_Supplied passage_:
------------

Heffner: What impact … again in your role as an historian, what impact do you think, if one were to identify, if you were to identify what you considered the basic elements of the American heritage, what impact would you see the rise (???) and the acceptance of homosexuality would have upon that heritage? Directly, indirectly, any way you want. The macho-ism of the past, our militarism in the past, or attitudes toward rich and poor, and others beyond our national borders, how do you feel that the rise (???) of what you call the Gay Community would impact upon that heritage?
Duberman: Herbert (???) twenty years ago, the great sixties guru said that the so-called sexual perversions will be the next cutting edge for social change. I think that is, indeed, the case, and I mean the Feminist Movement as well as the Gay Movement. And the reason I think it’s the case is that perhaps for the very first time in history these two Movements are asking questions which have never seemed questions. They seemed rather, axioms, givens. For examples, what does it mean to be a man? What does it mean to be a woman? And I’m talking both in bed and out of bed. I’m talking about not only sexual behavior, but I’m talking about sex roles. There’s an enormous revolution astir within this whole area of human sexuality and the social concomitants that follow from a particular kind of sexual orientation.

------------

_Given data_:
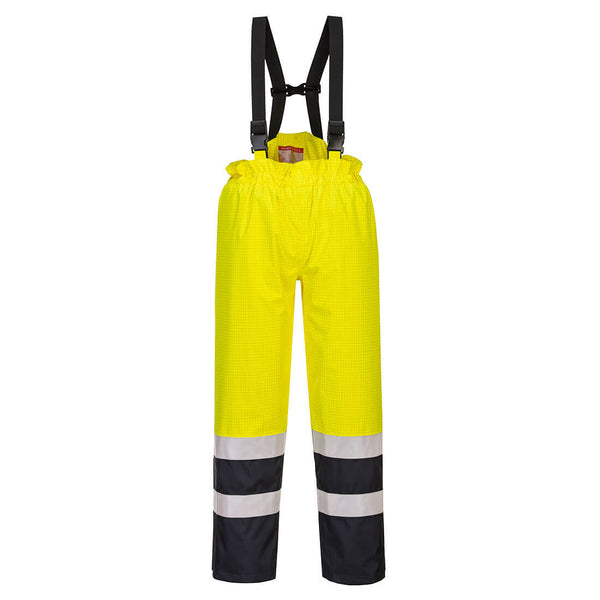 Jardineira Bizflame de alta visibilidade Multi-Protecção-Amarelo/Marinho-M-RAG-Tailors-Fardas-e-Uniformes-Vestuario-Pro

------------

_Work instructions_:
#1 After reading the interview transcript, decide whether each statement below agrees with it. Answer yes or no for each, and quote the words of the transcript that decide it.
(a) Duberman says the two movements are raising questions that have never seemed to be questions.
(b) Duberman limits his point to sexual behavior and sets sex roles aside.
(c) Duberman includes the Feminist Movement alongside the Gay Movement in his claim.
#2 Translate this sentence from the interview transcript into Spanish: "There’s an enormous revolution astir within this whole area of human sexuality and the social concomitants that follow from a particular kind of sexual orientation."
#3 Continue the interview transcript from the point where it stops.

_Task answers_:
#1
(a) Yes: "these two Movements are asking questions which have never seemed questions"
(b) No: "I’m talking about not only sexual behavior, but I’m talking about sex roles."
(c) Yes: "and I mean the Feminist Movement as well as the Gay Movement"

#2 Hay una enorme revolución en marcha en todo este ámbito de la sexualidad humana y de los fenómenos sociales concomitantes que se derivan de un tipo particular de orientación sexual.

#3
Heffner: But doesn’t that indicate then the validity of Falwell’s charges that the cutting edge does cut away at the sub-structure of American life, of American society, and one has t want to change it basically, one has to want to reject it to a very considerable extent, to embrace that cutting edge of the Feminist Movement, as you say, of the Homosexual Movement. Isn’t it a matter of rejection, and doesn’t that put Falwell into position in which he can say “Look, an historian, Duberman, says that change will come on the wings of these Movements, and we don’t want change? We like what we have in this country. We like our tradition”.
Duberman: Yes.
Heffner: Now doesn’t that indicate that there is more to what he says, in his social criticism, I’m not talking about his scriptural scholarship, than many people have been willing to admit?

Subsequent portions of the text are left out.